Joe Biden ha tomado posesión de la presidencia de Estados Unidos. Donald Trump ni siquiera ha comparecido en el acto más solemne de cada cuatrienio, como exigía, antes que el protocolo, la buena educación. Nunca la tuvo, nunca se la dieron, pero llegó a donde llegó con el voto de más de 62 millones de ciudadanos y de donde se ha ido con el voto de más de 74 millones de ciudadanos.
Sus últimos días resultaron funestos para todos los ciudadanos, estadounidenses o no, porque lo que ocurre en aquel país repercute más allá de la sede del imperio. Por eso, Manuel Vázquez Montalbán decía que en las elecciones norteamericanas deberíamos votar todos los directamente afectados por sus resultados.
Pues eso, días funestos, estos últimos, en los que propio Trump envió a un buen puñado de los suyos a los tribunales y se condujo a sí mismo al ocaso político personal. Hoy no cabe pensar en una reaparición exitosa de Trump. En sus últimos días como presidente cavó su propia fosa política.
¿Derrotado? Esa es otra cuestión. Algunos lo aseguran. ¿Tras haber cosechado 10 millones más de votos que cuatro años atrás?
Quizás no sea solo cuestión de cifras. Cabe pensar –tal vez, temer– que el trumpismo, aun entrando en recesión en su lugar natural, no solo resistirá sino que incrementará su amenaza en muchos lugares del mundo. Su expansión en los últimos años resulta espectacular en las repúblicas bananeras y, también, en muchas otras a las que todavía consideramos respetables, o casi.
Lo explicaba mejor Sami Naïr en un artículo, El trumpismo más allá de Trump, publicado en El País. «Quizás el mejor acercamiento al fenómeno Trump, y a su legado en el vocabulario político, no se halle en la persona concreta, sino en una corriente, un hilo transversal anejo a todo sistema político, en especial, al imperfecto sistema democrático: una tendencia neurótica-fascista siempre latente en las democracias, que puede brotar en condiciones propicias o mantenerse escondida colectivamente en situaciones de respiración normal del vínculo social. Una corriente que se pone de relieve, por ejemplo, más allá de la proliferación de los partidos de extrema derecha, en nostálgicos militares protogolpistas, en el comportamiento arbitrario de algunas fuerzas policiales, en el aliento del odio ácido contra el otro dentro de la sociedad civil, etc. Factores e idearios que hacen, a su vez, posible ver emerger una figura trumpista dentro del espectro político».

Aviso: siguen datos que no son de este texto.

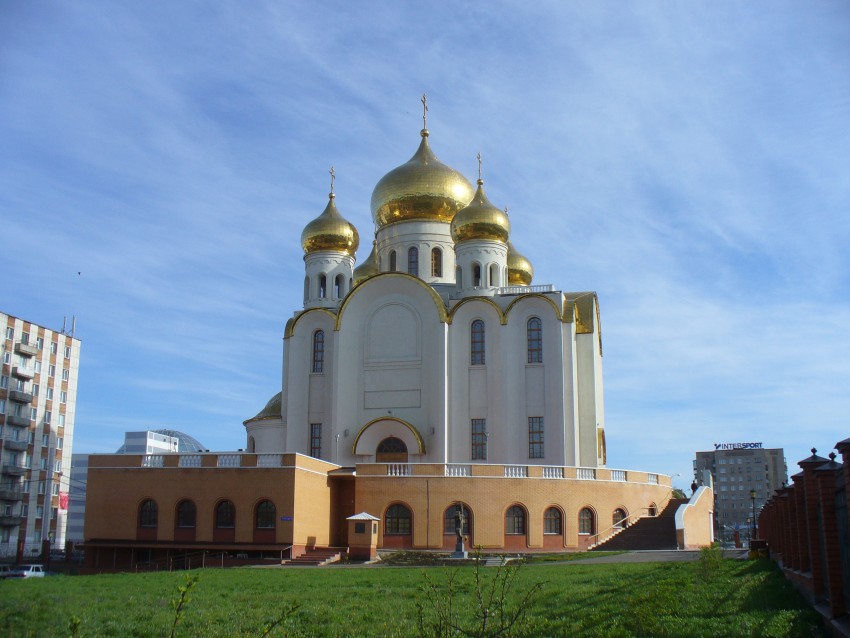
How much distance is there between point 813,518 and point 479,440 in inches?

Sí, es verdad que «el personaje, ahora vencido por sus obstinados despropósitos y la resiliencia de las instituciones democráticas, dejará en breve las luces de la escena; pero la desestabilización encarnada y trabada por él sobrevivirá. Son millones los creyentes de la salvación trumpista —sin contar con un partido republicano corresponsable de un comportamiento criminal perturbador del orden constitucional». Millones se ven empujadas a ese desvarío «por un mundo que sigue hostigado por las desigualdades, la ausencia de esperanza social, la rabia legítima de los excluidos y marginados».
«El trumpismo no es solo un movimiento político de un fanático multimillonario y experto en comunicación desinhibida por redes sociales. Es, ante todo, el fruto de una cosmovisión latente, lista para ser manipulada y encumbrada, que embarca todas las frustraciones albergadas en democracias enfermas».
Cuesta aceptar, así, de golpe, de un día para otro, que haya sido derrotado. Al contrario, más vale saber que su amenaza permanece. Y que va siendo hora de evitar los motivos y las tergiversaciones que la impulsan.
Entre tanto, seguirá latente el final del análisis de Sami Naïr: «Desaparece el payaso, queda su huella».